### ASSIGNED TASK
Output each line of the listing exactly, though pictures are not to appear.

### DATA SHOWN
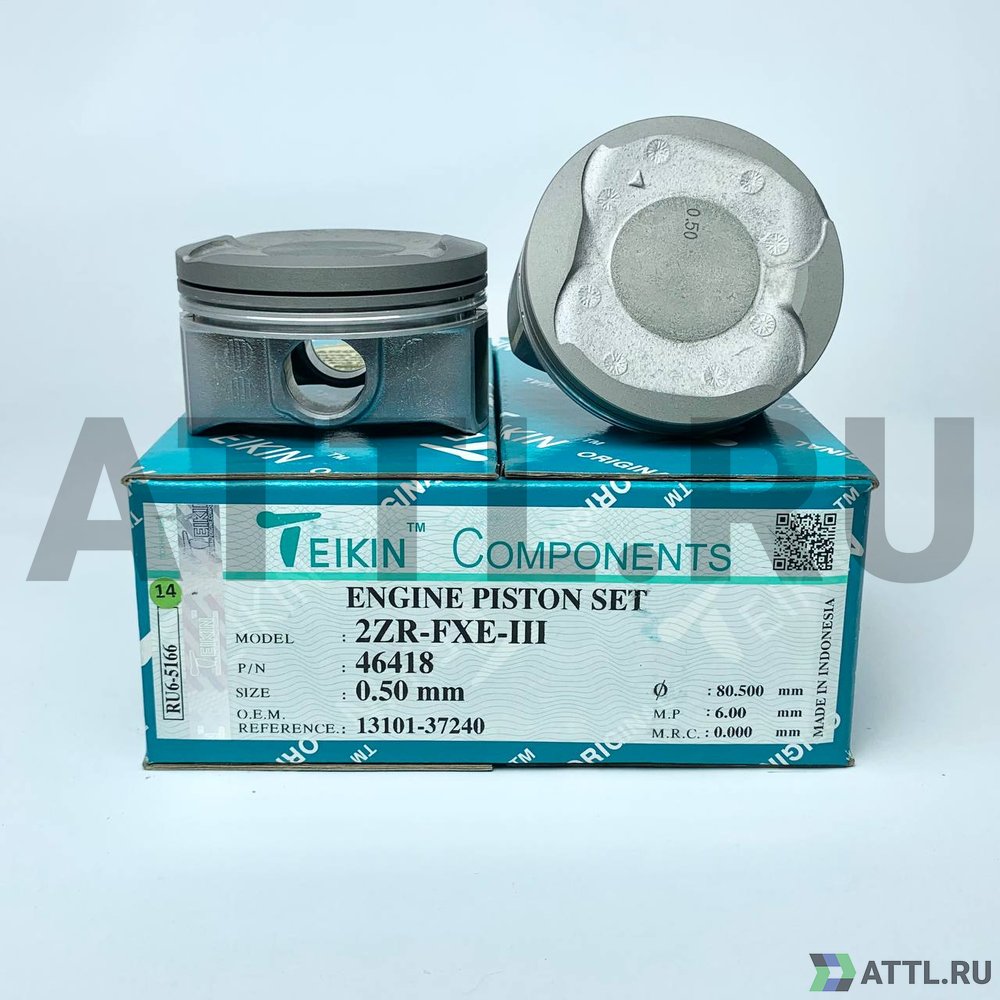 TEIKIN 46418 050 Комплект поршней 2ZR-FXE-III d80,5+0.50 1-1-2
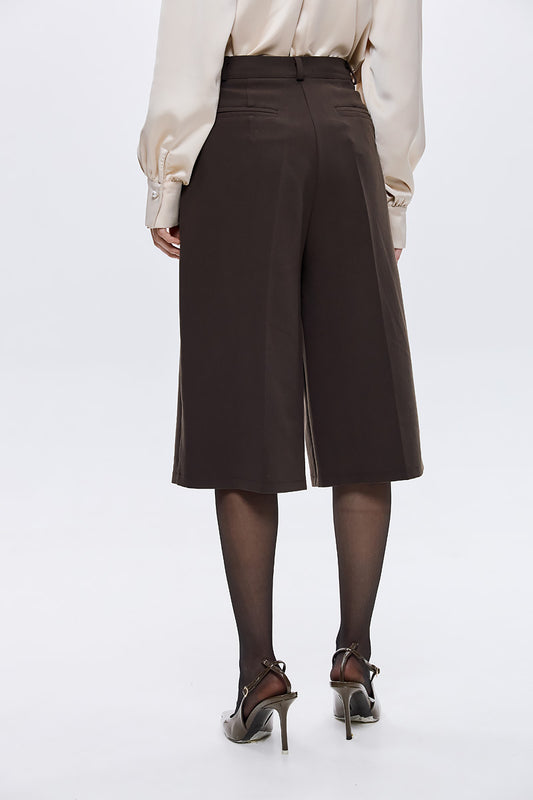 Reba Bermuda Crepe Shorts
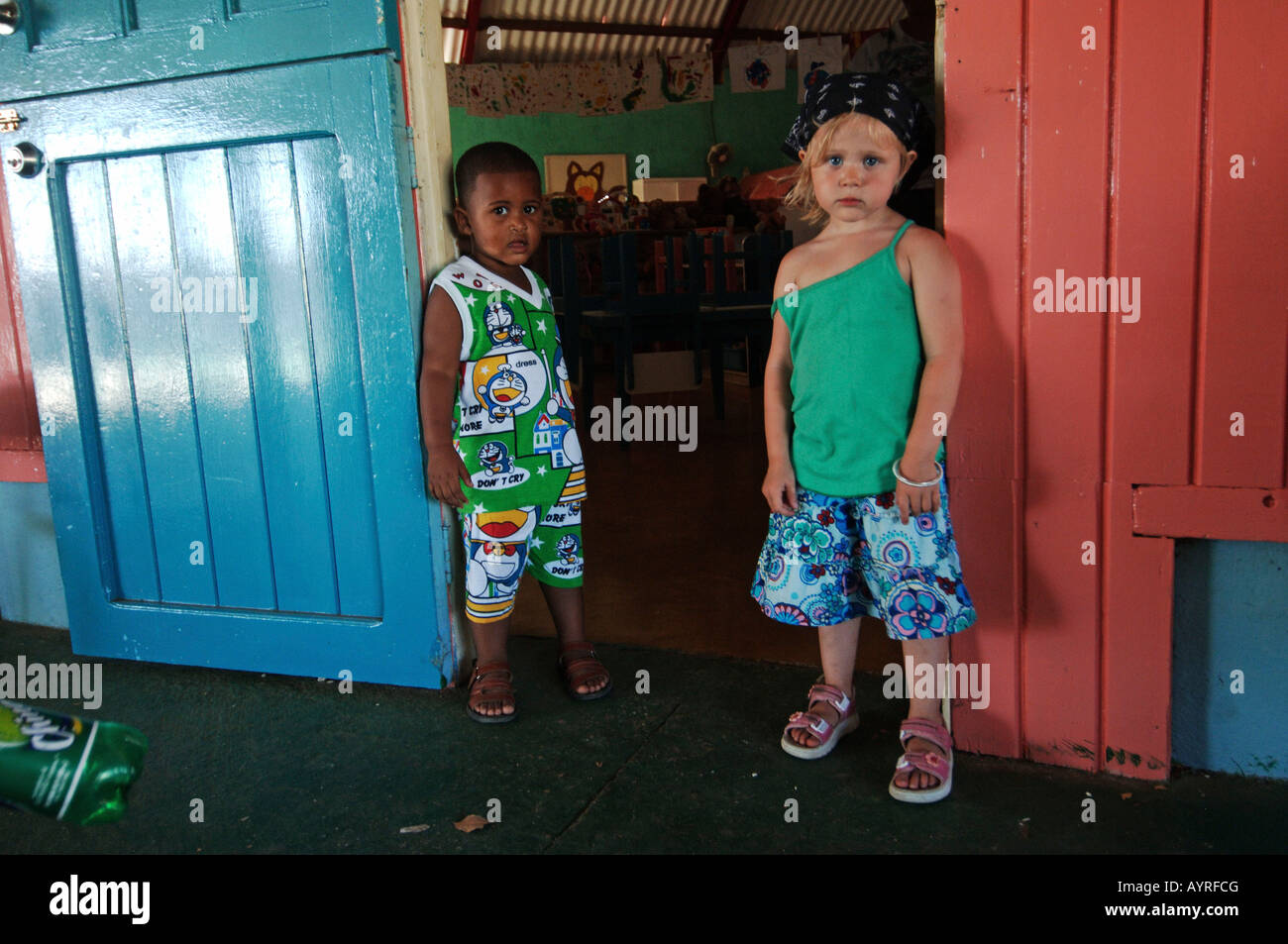 Antille Olandesi Bonaire un asilo nido Foto Stock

### RESULT OF THIS TASK
 TEIKIN 46418 050 Комплект поршней 2ZR-FXE-III d80,5+0.50 1-1-2
 Reba Bermuda Crepe Shorts
 Antille Olandesi Bonaire un asilo nido Foto Stock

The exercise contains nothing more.